Deadline became less scrappy, more robust. Along with Hammond, Finke and Penske hired Nellie Andreeva away from The Hollywood Reporter and Mike Fleming from Variety. In 2011, Deadline started an Oscar season event series called the Contenders, and for a minute people believed the site’s founder might actually make a grand entrance.
“It was so perfectly Nikki not to even show up to her own event,” said Kelly Bush, who as the chief executive of ID-PR became one of the few publicists to form a real relationship with Finke. Was Finke happy with the deal she had struck with Penske?
Not after he seemed to use Deadline as a steppingstone to his greater publishing ambitions. His larger aims came into focus in 2012, when he was closing in on a deal to buy Variety. It was the start of a spree that would eventually make Penske Media Corp. the owner of Variety, Rolling Stone, Women’s Wear Daily, The Hollywood Reporter, Billboard and Vibe.
Tensions flared between the journalist and the budding magnate not long after his company’s October 2012 acquisition of Variety. In April 2013, after Roger Ebert died of cancer, Finke slammed Variety, writing that the publication was “up to its old tricks” by calling around to studios to solicit what an anonymous source told her were “creepy obit ads.” “That is Variety’s longtime but in-bad-taste revenue-raising practice that I hoped would have disappeared under Jay Penske (who also owns Deadline),” Finke wrote.
The public squabbling continued into September 2013, when Finke threatened to take her act to a new site, NikkiFinke.com. A Penske spokesperson fired back, saying her contract prohibited her “starting any other website.”
Two months later, Finke left Deadline. In June 2014 she began reporting once more on the entertainment industry at NikkiFinke. com, apparently in defiance of her contract. She also used the new site to attack Penske, calling him “Little Lord Fauntleroy.”
Toward the end of that summer, after negotiations with Penske, she shut down the site. She did not report on the industry after that.
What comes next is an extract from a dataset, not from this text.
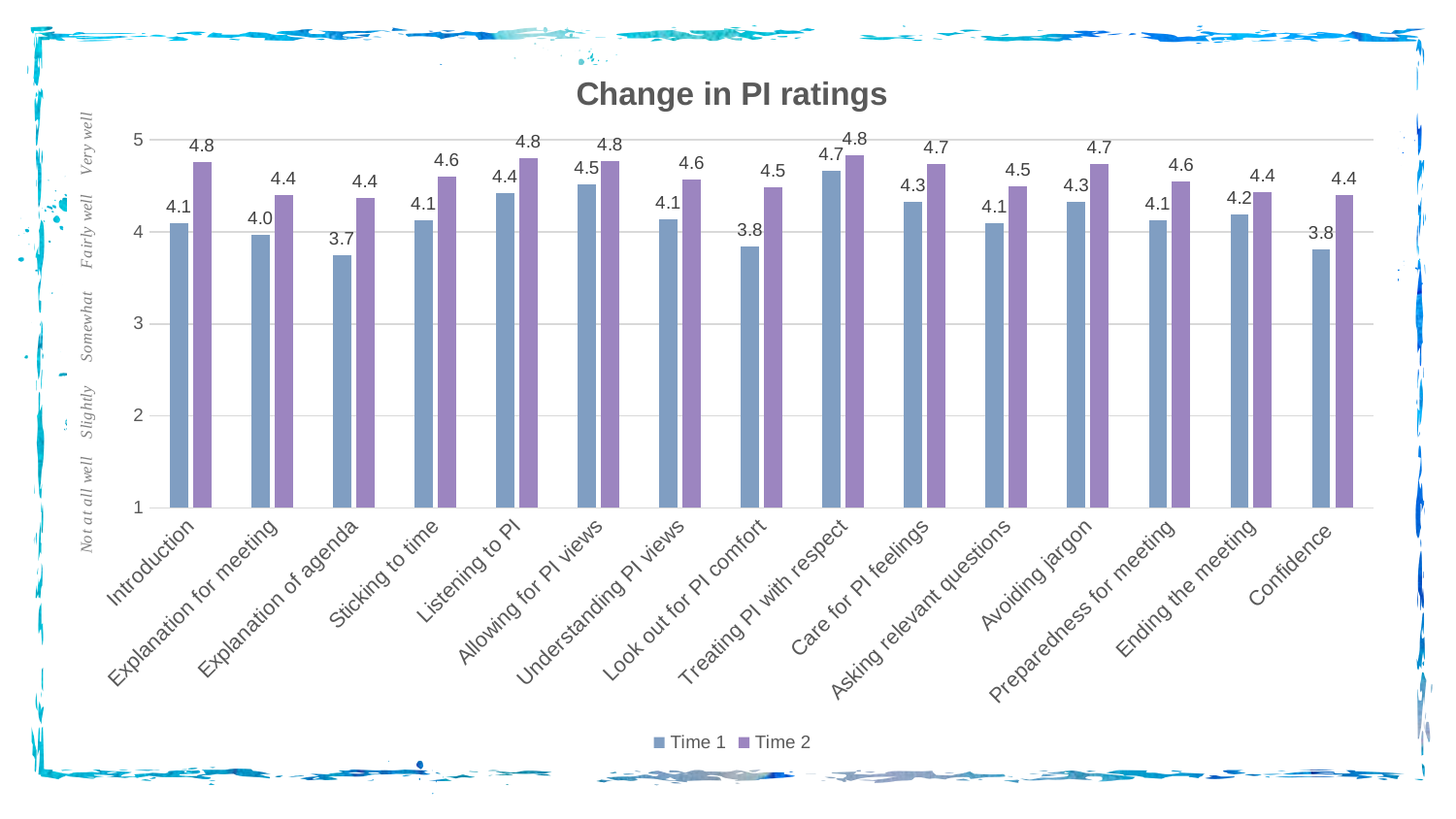
How many categories are shown on the x axis? 15 What is the title of the chart? Change in PI ratings What is the Time 2 value for Look out for PI comfort? 4.5 Which category has the lowest Time 1 value? Explanation of agenda What is the Time 2 value for Confidence? 4.4 Which category has the highest Time 1 value? Treating PI with respect What is the difference between the Time 2 and Time 1 values for Introduction? 0.7 How many series does the legend list? 2 What is the Time 1 value for Treating PI with respect? 4.7 Which is larger for Confidence: the Time 1 value or the Time 2 value? Time 2 What is the Time 1 value for Explanation of agenda? 3.7 What kind of chart is shown on the slide? Bar chart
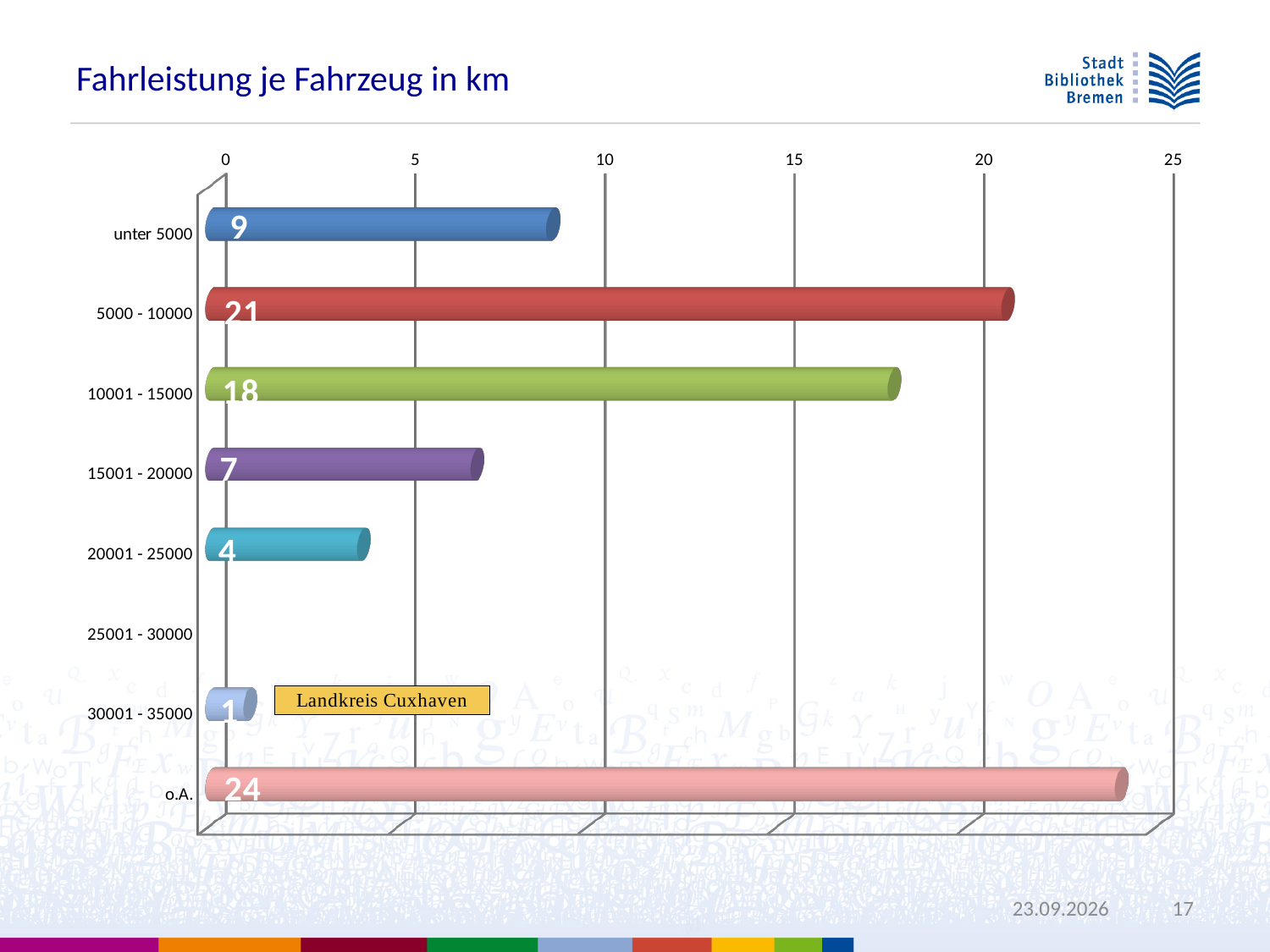
What is the value for the category 'unter 5000'? 9 Which is larger, the value for '10001 - 15000' or the value for '15001 - 20000'? 10001 - 15000 What is the value for the category '5000 - 10000'? 21 Which category has the highest value? o.A. What is the difference between the values for 'unter 5000' and '15001 - 20000'? 2 What is the difference between the values for 'o.A.' and '5000 - 10000'? 3 What is the value for the category '30001 - 35000'? 1 How many categories are shown on the vertical axis? 8 What kind of chart is shown on the slide? bar chart What is the value for the category '10001 - 15000'? 18 Is the value for '20001 - 25000' greater or less than 5? less What is the title of the chart? Fahrleistung je Fahrzeug in km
Hollywood’s most feared reporter had been effectively silenced.
“Given the pace at which she was working, I think some part of her was relieved,” Bush said. “But she missed the thrill. It was in her bloodstream.”
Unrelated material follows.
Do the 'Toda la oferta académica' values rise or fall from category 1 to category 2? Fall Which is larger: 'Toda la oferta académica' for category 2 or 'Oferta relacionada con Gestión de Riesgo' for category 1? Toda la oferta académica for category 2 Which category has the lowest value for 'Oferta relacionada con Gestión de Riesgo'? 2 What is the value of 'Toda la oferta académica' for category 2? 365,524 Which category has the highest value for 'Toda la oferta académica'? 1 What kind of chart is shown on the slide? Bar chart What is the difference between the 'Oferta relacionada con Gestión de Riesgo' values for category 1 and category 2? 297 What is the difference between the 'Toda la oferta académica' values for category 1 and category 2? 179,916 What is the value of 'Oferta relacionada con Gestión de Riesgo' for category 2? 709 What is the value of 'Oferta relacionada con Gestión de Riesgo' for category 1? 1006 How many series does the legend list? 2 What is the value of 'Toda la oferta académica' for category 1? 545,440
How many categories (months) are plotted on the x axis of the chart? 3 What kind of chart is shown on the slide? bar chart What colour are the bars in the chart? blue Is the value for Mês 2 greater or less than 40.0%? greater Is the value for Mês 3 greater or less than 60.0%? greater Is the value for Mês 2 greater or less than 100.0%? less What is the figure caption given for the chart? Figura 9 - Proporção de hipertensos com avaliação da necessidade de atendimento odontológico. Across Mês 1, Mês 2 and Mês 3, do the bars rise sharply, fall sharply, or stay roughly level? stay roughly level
In 2015, Finke started Hollywood Dementia, a site that published fiction about Hollywood. By 2017, her vision was deteriorating, so much so that she could no longer drive to her vacation home in Palm Desert, California. She moved part time to a high-floor condo in Boca Raton, Florida.
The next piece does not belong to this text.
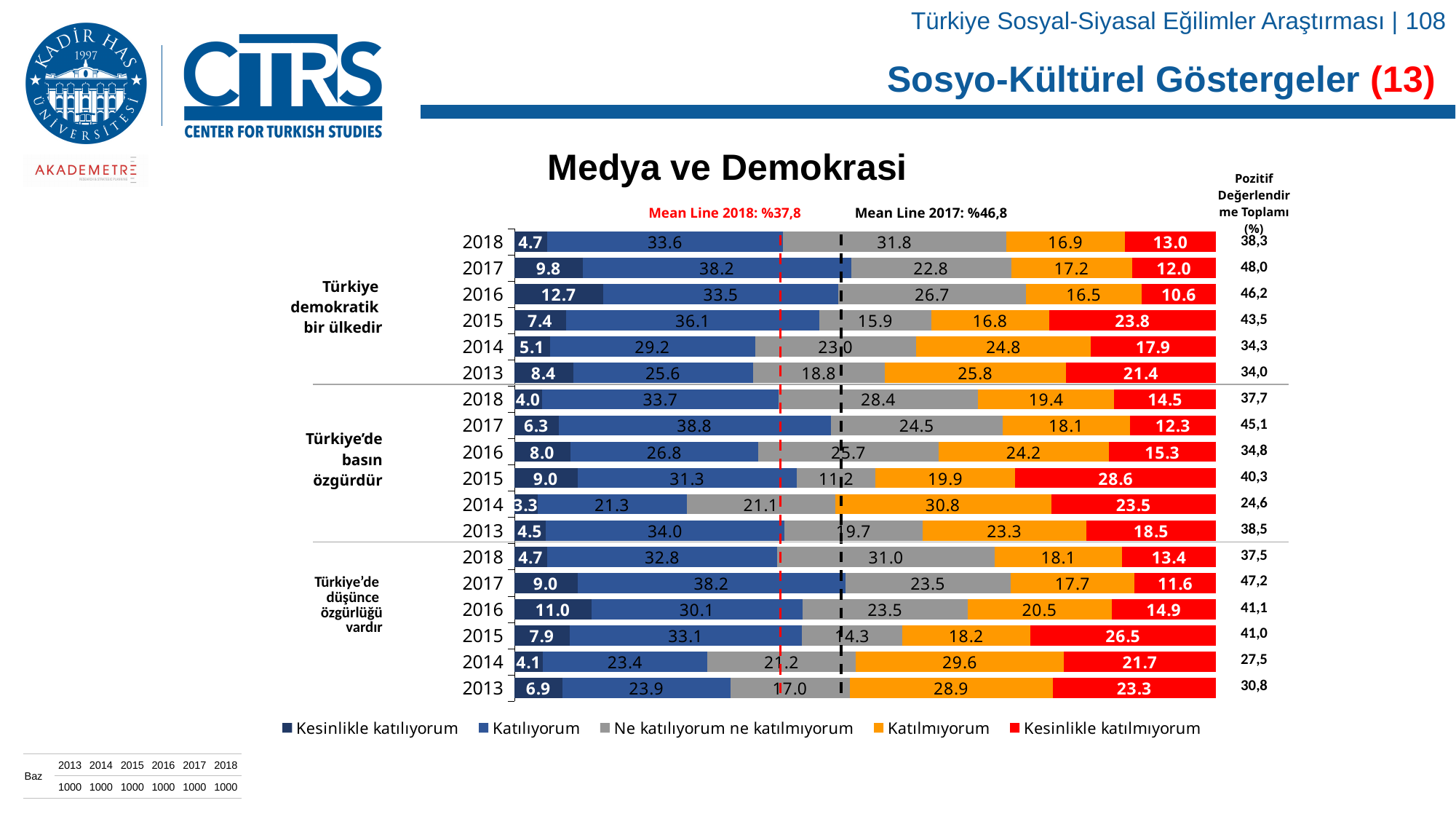
What is the 'Pozitif Değerlendirme Toplamı (%)' shown for 'Türkiye demokratik bir ülkedir' in 2017? 48,0 How many bars are plotted in the chart in total? 18 What is the 'Katılıyorum' value for 'Türkiye demokratik bir ülkedir' in 2018? 33.6 What is the 'Ne katılıyorum ne katılmıyorum' value for 'Türkiye'de düşünce özgürlüğü vardır' in 2014? 21.2 What is the difference between the 'Katılmıyorum' values for 'Türkiye'de basın özgürdür' in 2014 and 2018? 11.4 For 'Türkiye'de düşünce özgürlüğü vardır' in 2017, which is larger: 'Katılıyorum' or 'Ne katılıyorum ne katılmıyorum'? Katılıyorum Which year has the highest 'Kesinlikle katılıyorum' value for 'Türkiye demokratik bir ülkedir'? 2016 Which year has the lowest 'Kesinlikle katılıyorum' value for 'Türkiye'de basın özgürdür'? 2014 What value is given for the Mean Line 2018? %37,8 What is the 'Kesinlikle katılmıyorum' value for 'Türkiye'de basın özgürdür' in 2015? 28.6 How many series does the legend list? 5 What type of chart is shown on the slide? Stacked bar chart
Perhaps surprisingly, her relationship with Penske rebounded. The truth was that he loved her, and she loved him. “Despite the toxicity and challenges, and saying irrational things to employees, I wouldn’t change much,” Penske said in an interview.
Friends said he stepped in to help her as her health problems worsened, footing medical bills and sending her to the Mayo Clinic to have surgery on her damaged vocal cords – damage brought on by diabetes.
Penske recalled seeing her after the operation. “They told her, ‘You can’t speak for the next day or so,'” he said. “She tried to ask them a question, but her voice was all raspy and low, and she started screaming at all these poor doctors, saying she was going to kill them. They’d never met such a Hollywood fireball.”
From time to time Finke and Penske talked about a professional reunion. But aside from writing her reminiscence for Deadline on its 10-year anniversary, she never went back. “It was always going to be something she flirted with and didn’t do,” Hammond said.
Penske found a way to visit Finke in her final days through a ruse.
“He called me and said: ‘What’s the address? I want to send flowers,'” Hammond said. “Had I known he was going to visit, I probably wouldn’t have given it to him.”
“When I came in,” Penske said, “she had fallen asleep. One of the nurses had said she wasn’t taking visitors. I said we were friends. And then she woke up. She just looked at me and started crying.”